** START **
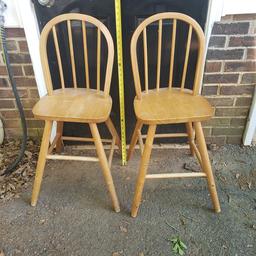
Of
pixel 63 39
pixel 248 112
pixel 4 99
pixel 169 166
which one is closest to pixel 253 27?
pixel 248 112

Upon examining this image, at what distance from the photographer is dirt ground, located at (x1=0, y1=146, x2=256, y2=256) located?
1.22 meters

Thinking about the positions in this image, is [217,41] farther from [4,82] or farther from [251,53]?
[4,82]

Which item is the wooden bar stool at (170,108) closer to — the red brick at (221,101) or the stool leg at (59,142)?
the red brick at (221,101)

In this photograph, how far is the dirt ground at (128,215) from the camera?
1220mm

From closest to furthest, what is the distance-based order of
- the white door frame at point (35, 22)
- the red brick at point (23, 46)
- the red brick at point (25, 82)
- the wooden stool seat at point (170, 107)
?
the wooden stool seat at point (170, 107) → the white door frame at point (35, 22) → the red brick at point (23, 46) → the red brick at point (25, 82)

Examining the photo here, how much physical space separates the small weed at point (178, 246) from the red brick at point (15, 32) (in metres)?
1.38

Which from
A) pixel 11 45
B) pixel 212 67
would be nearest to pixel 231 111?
pixel 212 67

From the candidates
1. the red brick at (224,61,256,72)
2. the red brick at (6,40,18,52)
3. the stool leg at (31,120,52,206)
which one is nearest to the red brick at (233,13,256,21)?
the red brick at (224,61,256,72)

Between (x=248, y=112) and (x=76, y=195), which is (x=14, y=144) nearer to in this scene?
(x=76, y=195)

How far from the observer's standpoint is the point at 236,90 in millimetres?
1599

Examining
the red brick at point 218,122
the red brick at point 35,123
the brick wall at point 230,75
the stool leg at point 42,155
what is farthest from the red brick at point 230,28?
the red brick at point 35,123

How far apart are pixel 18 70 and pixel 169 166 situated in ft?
3.71

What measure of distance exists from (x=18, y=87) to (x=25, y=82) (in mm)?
64

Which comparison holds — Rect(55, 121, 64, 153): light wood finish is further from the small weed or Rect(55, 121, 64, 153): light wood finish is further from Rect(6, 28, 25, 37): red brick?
the small weed
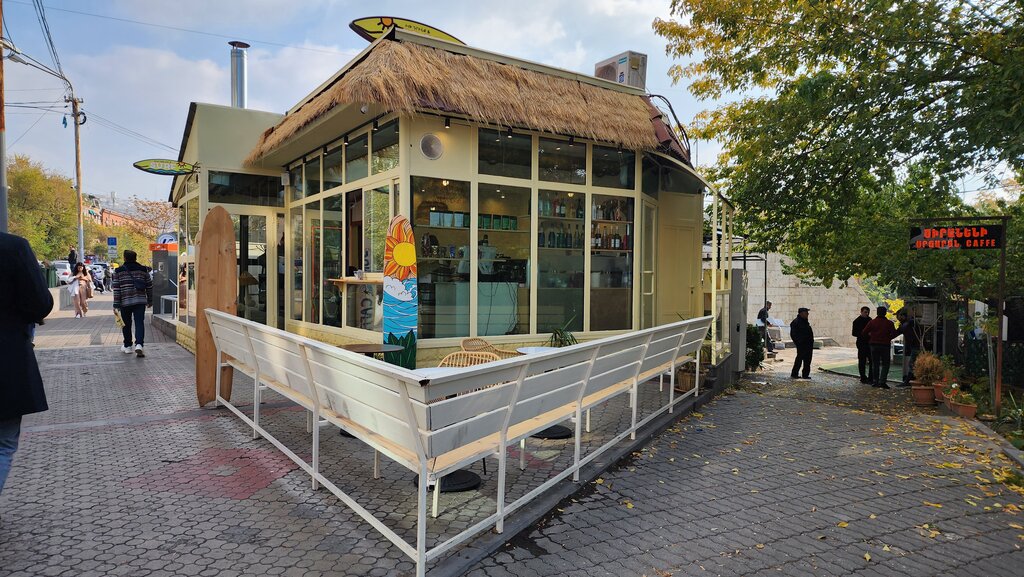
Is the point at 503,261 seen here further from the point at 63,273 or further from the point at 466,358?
the point at 63,273

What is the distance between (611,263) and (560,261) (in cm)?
91

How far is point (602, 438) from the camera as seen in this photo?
5.47 meters

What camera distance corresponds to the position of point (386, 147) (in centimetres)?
764

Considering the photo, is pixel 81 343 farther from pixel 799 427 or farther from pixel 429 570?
pixel 799 427

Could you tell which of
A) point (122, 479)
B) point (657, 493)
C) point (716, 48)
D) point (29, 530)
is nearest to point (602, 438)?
point (657, 493)

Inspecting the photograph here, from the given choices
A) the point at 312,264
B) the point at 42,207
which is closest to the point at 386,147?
the point at 312,264

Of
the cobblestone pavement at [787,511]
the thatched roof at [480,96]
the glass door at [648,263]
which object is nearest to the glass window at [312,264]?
the thatched roof at [480,96]

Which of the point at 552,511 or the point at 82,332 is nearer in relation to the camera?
the point at 552,511

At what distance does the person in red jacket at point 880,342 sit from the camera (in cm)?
1237

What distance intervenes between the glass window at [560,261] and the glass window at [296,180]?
15.4 feet

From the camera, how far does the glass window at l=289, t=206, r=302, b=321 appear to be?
34.6ft

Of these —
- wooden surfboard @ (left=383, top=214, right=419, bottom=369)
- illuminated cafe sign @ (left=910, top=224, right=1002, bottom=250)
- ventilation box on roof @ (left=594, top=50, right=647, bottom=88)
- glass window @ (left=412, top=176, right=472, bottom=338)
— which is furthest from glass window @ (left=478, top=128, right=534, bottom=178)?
illuminated cafe sign @ (left=910, top=224, right=1002, bottom=250)

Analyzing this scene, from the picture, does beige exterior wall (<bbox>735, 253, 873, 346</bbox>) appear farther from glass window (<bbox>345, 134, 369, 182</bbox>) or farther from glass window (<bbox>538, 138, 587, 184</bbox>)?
glass window (<bbox>345, 134, 369, 182</bbox>)

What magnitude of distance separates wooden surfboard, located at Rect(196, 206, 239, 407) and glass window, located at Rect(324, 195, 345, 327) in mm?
2311
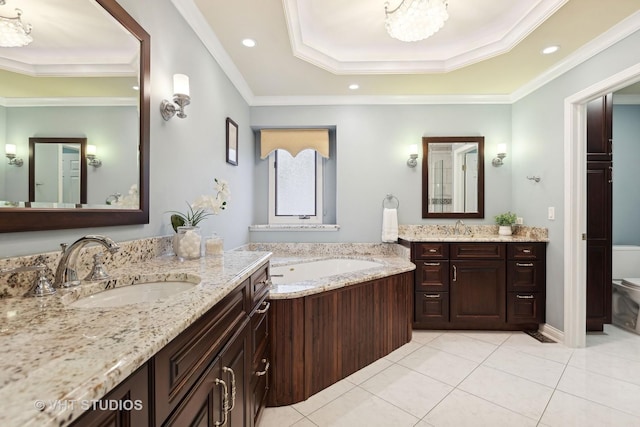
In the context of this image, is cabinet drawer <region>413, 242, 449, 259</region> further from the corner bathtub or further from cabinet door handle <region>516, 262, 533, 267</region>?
cabinet door handle <region>516, 262, 533, 267</region>

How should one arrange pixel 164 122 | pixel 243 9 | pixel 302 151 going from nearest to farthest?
pixel 164 122 → pixel 243 9 → pixel 302 151

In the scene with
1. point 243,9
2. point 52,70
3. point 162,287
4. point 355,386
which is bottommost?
point 355,386

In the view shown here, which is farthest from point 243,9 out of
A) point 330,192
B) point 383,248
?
point 383,248

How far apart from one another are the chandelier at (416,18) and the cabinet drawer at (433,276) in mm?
1915

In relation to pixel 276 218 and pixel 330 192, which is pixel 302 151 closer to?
pixel 330 192

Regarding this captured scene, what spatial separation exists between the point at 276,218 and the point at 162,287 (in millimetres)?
2333

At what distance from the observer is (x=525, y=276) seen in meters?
2.69

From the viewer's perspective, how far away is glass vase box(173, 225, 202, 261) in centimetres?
140

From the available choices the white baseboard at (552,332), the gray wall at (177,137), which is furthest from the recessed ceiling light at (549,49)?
the gray wall at (177,137)

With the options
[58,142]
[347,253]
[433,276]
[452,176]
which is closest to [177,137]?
[58,142]

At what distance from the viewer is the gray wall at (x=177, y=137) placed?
122 centimetres

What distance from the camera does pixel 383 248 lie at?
3.13 metres

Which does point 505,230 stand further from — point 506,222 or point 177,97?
point 177,97

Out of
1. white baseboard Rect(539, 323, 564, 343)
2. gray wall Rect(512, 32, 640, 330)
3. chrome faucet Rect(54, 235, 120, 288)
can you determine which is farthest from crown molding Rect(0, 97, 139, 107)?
white baseboard Rect(539, 323, 564, 343)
** END **
*TASK TO COMPLETE*
Without the pictures, extract every entry verbatim.

*EXERCISE RESULT*
Of
pixel 63 39
pixel 248 112
pixel 4 99
pixel 169 166
which one is closest to pixel 253 27?
pixel 248 112

Upon examining this image, at what distance from the photographer is dirt ground, located at (x1=0, y1=146, x2=256, y2=256) located?
1.22 meters

Thinking about the positions in this image, is [217,41] farther from [4,82] or farther from [251,53]?
[4,82]

Which item is the wooden bar stool at (170,108) closer to — the red brick at (221,101) or the stool leg at (59,142)?
the red brick at (221,101)

In this photograph, how far is the dirt ground at (128,215) from the camera?
1220mm

From closest to furthest, what is the distance-based order of
- the white door frame at point (35, 22)
- the red brick at point (23, 46)
- the red brick at point (25, 82)
- the wooden stool seat at point (170, 107)
?
the wooden stool seat at point (170, 107) → the white door frame at point (35, 22) → the red brick at point (23, 46) → the red brick at point (25, 82)

Examining the photo here, how much physical space separates the small weed at point (178, 246) from the red brick at point (15, 32) (in metres)?
1.38

Which from
A) pixel 11 45
B) pixel 212 67
would be nearest to pixel 231 111?
pixel 212 67

From the candidates
1. the red brick at (224,61,256,72)
2. the red brick at (6,40,18,52)
3. the stool leg at (31,120,52,206)
which one is nearest to the red brick at (233,13,256,21)?
the red brick at (224,61,256,72)

Between (x=248, y=112) and (x=76, y=195), which is (x=14, y=144) nearer to in this scene?
(x=76, y=195)

How far from the observer's standpoint is the point at 236,90 in millimetres?
1599

Examining
the red brick at point 218,122
the red brick at point 35,123
the brick wall at point 230,75
the stool leg at point 42,155
what is farthest from the red brick at point 230,28?
the red brick at point 35,123

How far apart are pixel 18 70 and pixel 169 166 situated in ft?
3.71

What measure of distance exists from (x=18, y=87) to (x=25, y=82) (in mm)?
64

Which comparison holds — Rect(55, 121, 64, 153): light wood finish is further from the small weed or Rect(55, 121, 64, 153): light wood finish is further from Rect(6, 28, 25, 37): red brick?
the small weed
Is the point at 503,261 seen here further from the point at 63,273 or further from the point at 466,358?
the point at 63,273

What is the distance between (611,263) and (560,261) (in cm)?
91

How far is point (602, 438) from the camera as seen in this photo?
5.47 meters

What camera distance corresponds to the position of point (386, 147) (in centimetres)?
764

Considering the photo, is pixel 81 343 farther from pixel 799 427 or farther from pixel 429 570?
pixel 799 427

Could you tell which of
A) point (122, 479)
B) point (657, 493)
C) point (716, 48)
D) point (29, 530)
is nearest to point (602, 438)?
point (657, 493)

Inspecting the photograph here, from the given choices
A) the point at 312,264
B) the point at 42,207
which is closest to the point at 386,147?
the point at 312,264

Of
the cobblestone pavement at [787,511]
the thatched roof at [480,96]
the glass door at [648,263]
which object is nearest to the glass window at [312,264]?
the thatched roof at [480,96]

Which of the point at 552,511 or the point at 82,332 is nearer in relation to the camera?
the point at 552,511

At what distance does the person in red jacket at point 880,342 sit from the camera (in cm)?
1237

What distance intervenes between the glass window at [560,261] and the glass window at [296,180]?
15.4 feet

From the camera, how far does the glass window at l=289, t=206, r=302, b=321 appear to be?
34.6ft

Of these —
- wooden surfboard @ (left=383, top=214, right=419, bottom=369)
- illuminated cafe sign @ (left=910, top=224, right=1002, bottom=250)
- ventilation box on roof @ (left=594, top=50, right=647, bottom=88)
- glass window @ (left=412, top=176, right=472, bottom=338)
— which is furthest from glass window @ (left=478, top=128, right=534, bottom=178)?
illuminated cafe sign @ (left=910, top=224, right=1002, bottom=250)

Analyzing this scene, from the picture, does beige exterior wall (<bbox>735, 253, 873, 346</bbox>) appear farther from glass window (<bbox>345, 134, 369, 182</bbox>) or farther from glass window (<bbox>538, 138, 587, 184</bbox>)?
glass window (<bbox>345, 134, 369, 182</bbox>)

What magnitude of distance separates wooden surfboard, located at Rect(196, 206, 239, 407) and glass window, located at Rect(324, 195, 345, 327) in mm?
2311
In the context of this image, is cabinet drawer <region>413, 242, 449, 259</region> further from the corner bathtub or further from cabinet door handle <region>516, 262, 533, 267</region>?
cabinet door handle <region>516, 262, 533, 267</region>

How should one arrange pixel 164 122 | pixel 243 9 | pixel 302 151 going from nearest to farthest?
pixel 164 122 → pixel 243 9 → pixel 302 151

In the scene with
1. point 243,9
2. point 52,70
3. point 162,287
4. point 355,386
which is bottommost?
point 355,386

In the view shown here, which is farthest from point 243,9 out of
A) point 330,192
B) point 383,248
?
point 383,248

How far apart from one another are the chandelier at (416,18) and the cabinet drawer at (433,276) in mm?
1915

In relation to pixel 276 218 and pixel 330 192, which is pixel 302 151 closer to?
pixel 330 192

Regarding this captured scene, what spatial separation exists between the point at 276,218 and the point at 162,287 (in millimetres)?
2333

At what distance from the observer is (x=525, y=276) seen in meters?
2.69

From the viewer's perspective, how far away is glass vase box(173, 225, 202, 261) in centimetres?
140

From the available choices the white baseboard at (552,332), the gray wall at (177,137), which is furthest from the recessed ceiling light at (549,49)?
the gray wall at (177,137)

With the options
[58,142]
[347,253]
[433,276]
[452,176]
which is closest to [177,137]?
[58,142]

At what distance from the viewer is the gray wall at (x=177, y=137) placed?
122 centimetres

What distance from the camera does pixel 383 248 lie at?
3.13 metres

Which does point 505,230 stand further from — point 506,222 or point 177,97?
point 177,97

Out of
1. white baseboard Rect(539, 323, 564, 343)
2. gray wall Rect(512, 32, 640, 330)
3. chrome faucet Rect(54, 235, 120, 288)
can you determine which is farthest from crown molding Rect(0, 97, 139, 107)?
white baseboard Rect(539, 323, 564, 343)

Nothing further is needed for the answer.